Splendor is an engine-building and resource management game for 2-4 players. The players take the roles of Renaissance gem merchants attracting the attention of nobles and buying transportation, shops, and gem mines to earn prestige points. The game is won by the first player who reaches 15 prestige.
Pro Easy to learn
The basics of the game are very straightforward and easy. You can start playing in a matter of minutes, which is great for absolutely everyone – young and old, experienced and new.
The game begins from the youngest player and continues clockwise. In their turn the players can perform one of three actions: take three different gems, take two gems of the same color, reserve a development card and take a gold gem, or purchase a development card. All development cards give permanent gem bonuses for later buys and some cards give prestige, which is required to win. Prestige is also gained from nobles, which can be attracted if specific conditions are met.
The game enters the last round when a player reaches 15 points. The game is won by the player with the most points after this round.
Pro Fine-looking artwork
Splendor’s artwork is follows a Renaissance theme and is quite detailed and beautiful. The cards of the game feature depictions of ships, gem mines, and shops from the era. The coins are colorful and have stickers on them representing the type. There are also portraits of historical figures on the noble cards, for example, Henry VIII, Isabel of Castile, and Elisabeth of Austria.
Pro Can be played aggressively or peacefully
The game is suited for both playstyles mostly due to the card reserving mechanic. This is great because you can adjust to the company you are playing with, whether they want to be fully competitive and try to deny each other’s plays or laid back and just watch the empires grow without interfering.
You can reserve a card to use it later or, even better, so your opponents can’t use it. You also get a “wild” gold piece, which can substitute any color required in buildings. You can have a maximum of three cards reserved at once.
Pro Scales well
The game plays very well in the designated 2-4 player range. It has some nuances that depend on the number of players, for example, the amount of coins and nobles in play.
It’s possible to go past the 4-player maximum by getting another copy for more coins. Another solution would be to add something like poker chips or other types of coins to the game.

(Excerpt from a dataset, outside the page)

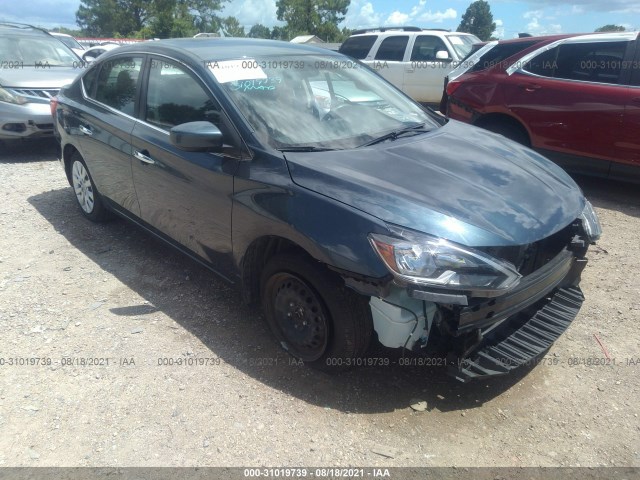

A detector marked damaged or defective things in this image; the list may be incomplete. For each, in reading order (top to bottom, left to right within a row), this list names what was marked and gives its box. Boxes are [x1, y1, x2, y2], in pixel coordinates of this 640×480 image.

cracked headlight [584, 200, 604, 244]
cracked headlight [370, 226, 520, 296]
front bumper damage [368, 244, 588, 382]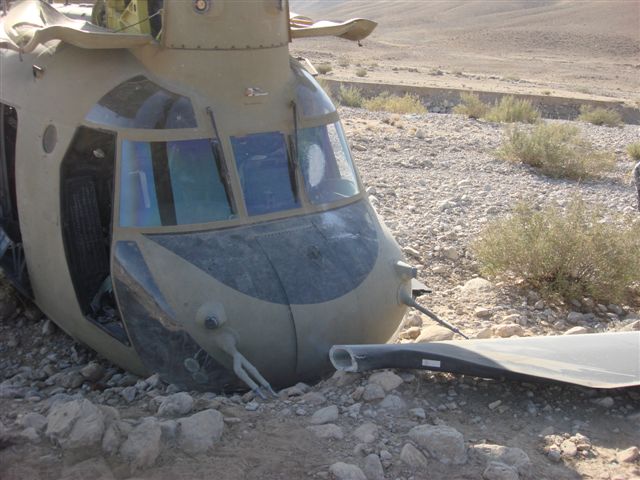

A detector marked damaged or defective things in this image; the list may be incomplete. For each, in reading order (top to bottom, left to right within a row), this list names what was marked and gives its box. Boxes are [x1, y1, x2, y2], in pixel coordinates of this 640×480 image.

Pro Satisfying to see progression
It’s enjoyable to watch your trading empire grow. The game starts slowly with you gathering gems to create some basic buildings and futureproofing yourself, by the end of the game there’s quite a lot of cards on the playing surface. You can also get points for attracting nobles to your side by getting a specific combination of gem cards, which gives you a building direction and a goal to work towards.
Con Very poor component quality in newer editions
The game used to be widely complimented on the great overall quality of the coins and other pieces, but the materials changed in 2014. All the printings since then have reduced quality – chips are very lightweight and sometimes the color seems off, and all the components have a cheap feel to them.
Con Luck of the draw
The building cards that are drawn from the decks are random, which means that the game can often boil down to top-decking a building that’s either very valuable or completely worthless to you or an opponent. The nobles are random as well, but they won’t impact the game as critically – they are there just to direct you to a goal.